I can see why you might think that but:

  • I didn't have the benefit of reading a thread like this when I bought the filter (second hand)
  • so it wasn't until I got it that I realised that using it was more difficult than I had imagined, and I have had it for about 12 - 18 months and not previously used it with success
  • on Amazon a Cokin square nd10 filter costs about £60 (http://www.amazon.co.uk/Cokin-Nuanc...458746331&sr=8-4&keywords=cokin+square+filter )
  • the filter holder costs another £12 (http://www.jessops.com/online.store/products/77741/Show.html?utm_source=google&utm_medium=cpc&utm_campaign=PLA&utm_term=P-Series Filter Holder&gclid=CIDI1cGO18sCFQWfGwod0RQK0Q )
  • and the adapter (to fit the filter holder to the lens) another £13 ( http://www.jessops.com/online.store/categories/Accessories/Lens Accessories/Cokin Filter Holder Adapters/products/Cokin/58mm P Series Adapter (P458)-14351/Show.html )
  • so I estimate the total cost of the 'square' alternative to be about £85
  • new, the B&W nd 10 circular filter is about £52 (http://www.amazon.co.uk/Single-Coated-Neutral-Density-Filter/dp/B004Q3Q9OS/ref=sr_1_6?s=electronics&ie=UTF8&qid=1458746897&sr=1-6&keywords=B&W+nd10)
  • as I recall I paid about £35 for the filter, ie less than half the price of the alternative
  • in practice the method suggested by Graham Clark is quite straightforward. Being me, the main problem I have had is in remembering to change ISO back from 12500 to 100 before taking the actual shot:) You soon realise your mistake because when reviewing the image on the back of the camera all you see is a white screen:)
  • as regards "If you can afford a decent DSLR, lenses and the rest of the pro-am photographic paraphernalia, the outlay for a decent filter system shouldn't be too painful." I think my set up is probably a lot lower cost than that of most folk on here (or any other forum:)) I paid £338 for the Canon 550d (an entry level DLSR) about 3 years ago and it came with two lenses. I have since had a 'nifty fifty' (the cheapest prime lens for a Canon) for a Christmas present and a Yungnuo flash - also a Christmas present. (ie the cost of my kit is not high:))
  • so to pay 25% of the cost of the camera and two lenses for one filter that I probably wouldn't use that much isn't obviously reasonable
  • my general line is to see if I can get by with a lower cost option before spending more - and in this case I thought my strategy had failed until I saw the Graham Clark article
  • In the article (since removed from the site) Graham Clark discusses the two types of filter and says:

    "The downside to having a square ND filter is simple: light leak is the enemy
    when it comes to long exposure photography and the GND holders often allow
    small amounts of light in.

    They’re also expensive, require a holder and are cumbersome to carry around.

    My personal recommendation is to only buy circular NDs and square GNDs."​
  • So I don't think it is a 'no brainer'
Having said all that, I now have access to some square filters (see http://www.digitalmonochromeforum.co.uk/threads/filters.447/) so I hope at some point to have experience of using square filters in a holder and that may change my views:).
 
I take your point on the costs Chris.
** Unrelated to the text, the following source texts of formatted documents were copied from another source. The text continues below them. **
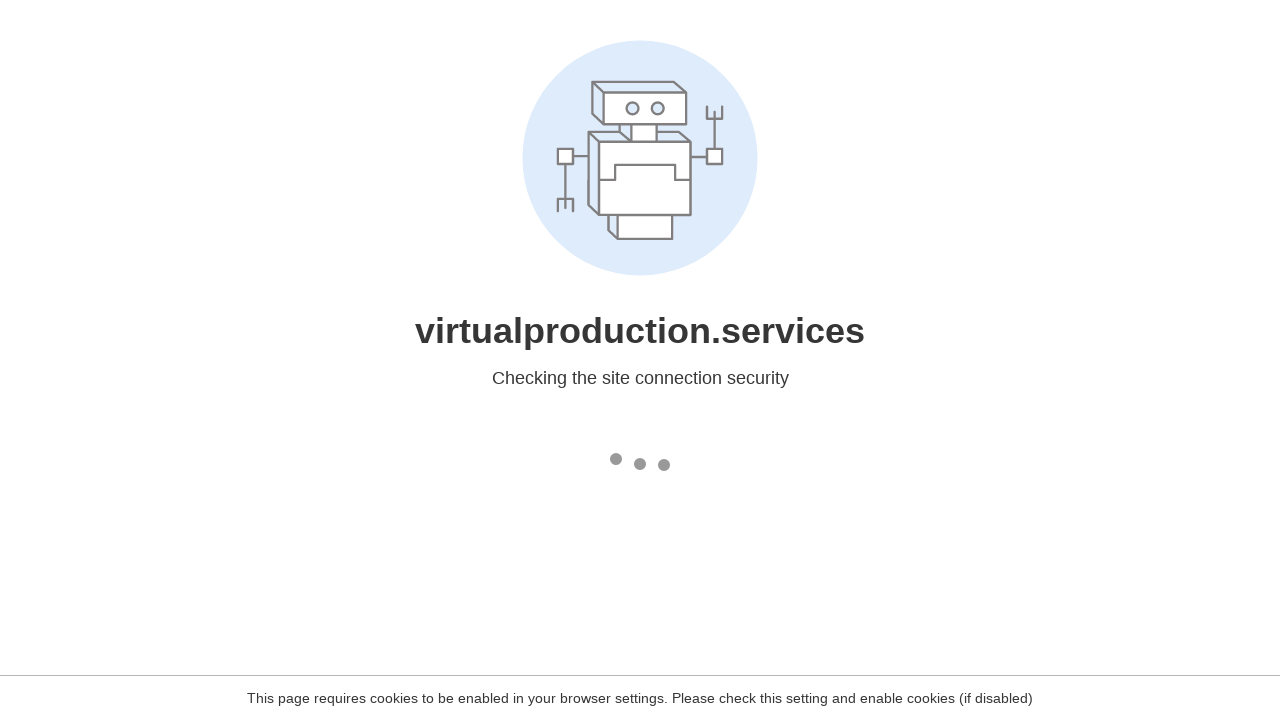

--- FILE ---
content_type: text/html
request_url: http://virtualproduction.services/tag/pipeline/
body_size: 185
content:
<html><head><link rel="icon" href="data:;"><meta http-equiv="refresh" content="0;/.well-known/sgcaptcha/?r=%2Ftag%2Fpipeline%2F&y=ipc:3.138.195.189:1768746680.784"></meta></head></html>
My camera body cost some £700-£800, 3 years since then and by two models superceded, it would cost me about £200 if I bought it today. I paid £500 for a lens that subsequently cost me almost the same again to repair (the focus was off) and it now needs doing again. I am not the best to make judgement on the costs of this hobby!
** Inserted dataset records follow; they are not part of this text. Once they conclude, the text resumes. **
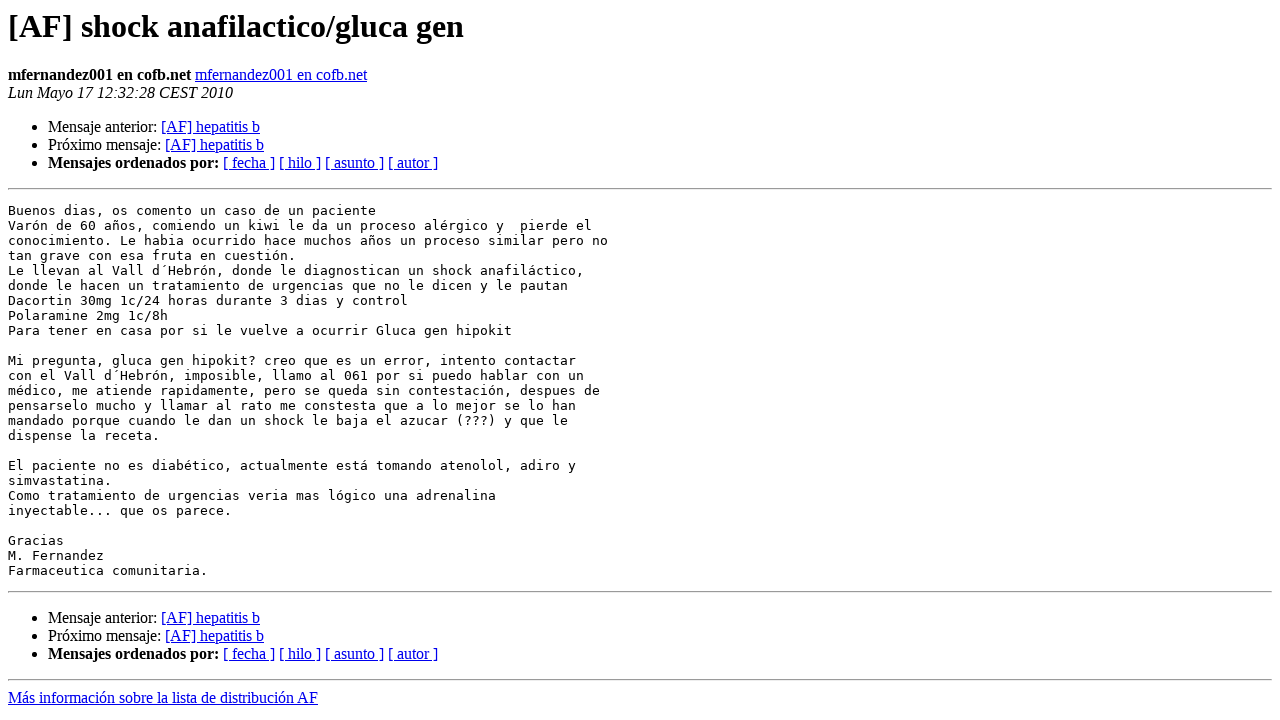

--- FILE ---
content_type: text/html
request_url: https://listas.uninet.edu/pipermail/af/2010-May/009437.html
body_size: 1420
content:
<!DOCTYPE HTML PUBLIC "-//W3C//DTD HTML 3.2//EN">
<HTML>
 <HEAD>
   <TITLE> [AF] shock anafilactico/gluca gen
   </TITLE>
   <LINK REL="Index" HREF="index.html" >
   <LINK REL="made" HREF="mailto:af%40listas.uninet.edu?Subject=Re%3A%20%5BAF%5D%20shock%20anafilactico/gluca%20gen&In-Reply-To=%3C67ab57e03435472d11312fe7b5393924%40127.0.0.1%3E">
   <META NAME="robots" CONTENT="index,nofollow">
   <META http-equiv="Content-Type" content="text/html; charset=iso-8859-1">
   <LINK REL="Previous"  HREF="009433.html">
   <LINK REL="Next"  HREF="009434.html">
 </HEAD>
 <BODY BGCOLOR="#ffffff">
   <H1>[AF] shock anafilactico/gluca gen </H1>
    <B>mfernandez001 en cofb.net</B> 
    <A HREF="mailto:af%40listas.uninet.edu?Subject=Re%3A%20%5BAF%5D%20shock%20anafilactico/gluca%20gen&In-Reply-To=%3C67ab57e03435472d11312fe7b5393924%40127.0.0.1%3E"
       TITLE="[AF] shock anafilactico/gluca gen">mfernandez001 en cofb.net
       </A><BR>
    <I>Lun Mayo 17 12:32:28 CEST 2010</I>
    <P><UL>
        <LI>Mensaje anterior: <A HREF="009433.html">[AF] hepatitis b
</A></li>
        <LI>Próximo mensaje: <A HREF="009434.html">[AF] hepatitis b
</A></li>
         <LI> <B>Mensajes ordenados por:</B> 
              <a href="date.html#9437">[ fecha ]</a>
              <a href="thread.html#9437">[ hilo ]</a>
              <a href="subject.html#9437">[ asunto ]</a>
              <a href="author.html#9437">[ autor ]</a>
         </LI>
       </UL>
    <HR>  
<!--beginarticle-->
<PRE>
Buenos dias, os comento un caso de un paciente
Varón de 60 años, comiendo un kiwi le da un proceso alérgico y  pierde el
conocimiento. Le habia ocurrido hace muchos años un proceso similar pero no
tan grave con esa fruta en cuestión.
Le llevan al Vall d´Hebrón, donde le diagnostican un shock anafiláctico,
donde le hacen un tratamiento de urgencias que no le dicen y le pautan
Dacortin 30mg 1c/24 horas durante 3 dias y control
Polaramine 2mg 1c/8h
Para tener en casa por si le vuelve a ocurrir Gluca gen hipokit 

Mi pregunta, gluca gen hipokit? creo que es un error, intento contactar
con el Vall d´Hebrón, imposible, llamo al 061 por si puedo hablar con un
médico, me atiende rapidamente, pero se queda sin contestación, despues de
pensarselo mucho y llamar al rato me constesta que a lo mejor se lo han
mandado porque cuando le dan un shock le baja el azucar (???) y que le
dispense la receta.

El paciente no es diabético, actualmente está tomando atenolol, adiro y
simvastatina.
Como tratamiento de urgencias veria mas lógico una adrenalina
inyectable... que os parece. 

Gracias 
M. Fernandez
Farmaceutica comunitaria.
</PRE>

<!--endarticle-->
    <HR>
    <P><UL>
        <!--threads-->
	<LI>Mensaje anterior: <A HREF="009433.html">[AF] hepatitis b
</A></li>
	<LI>Próximo mensaje: <A HREF="009434.html">[AF] hepatitis b
</A></li>
         <LI> <B>Mensajes ordenados por:</B> 
              <a href="date.html#9437">[ fecha ]</a>
              <a href="thread.html#9437">[ hilo ]</a>
              <a href="subject.html#9437">[ asunto ]</a>
              <a href="author.html#9437">[ autor ]</a>
         </LI>
       </UL>

<hr>
<a href="https://listas.uninet.edu/mailman/listinfo/af">Más información sobre la lista de distribución AF </a><br>
</body></html>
However, a 10 stopper a screw-in filter would drive me bonkers. There is a bit of a heavy outlay for the slide-in kit and the filter, but if you do any amount of long-exposure work, I would say its an absolute must. Unless, of course, you have much more patience than me, and I strongly suspect that you do.

Oh, and I have never had a light leak.
 
Keith

I think it is a case of different lenses being constructed in different ways (maybe):) (But please correct me if I have this wrong:))

I think that is the answer Chris, the two lenses I mentioned are rock solid and don't move when screwing a filter on or off.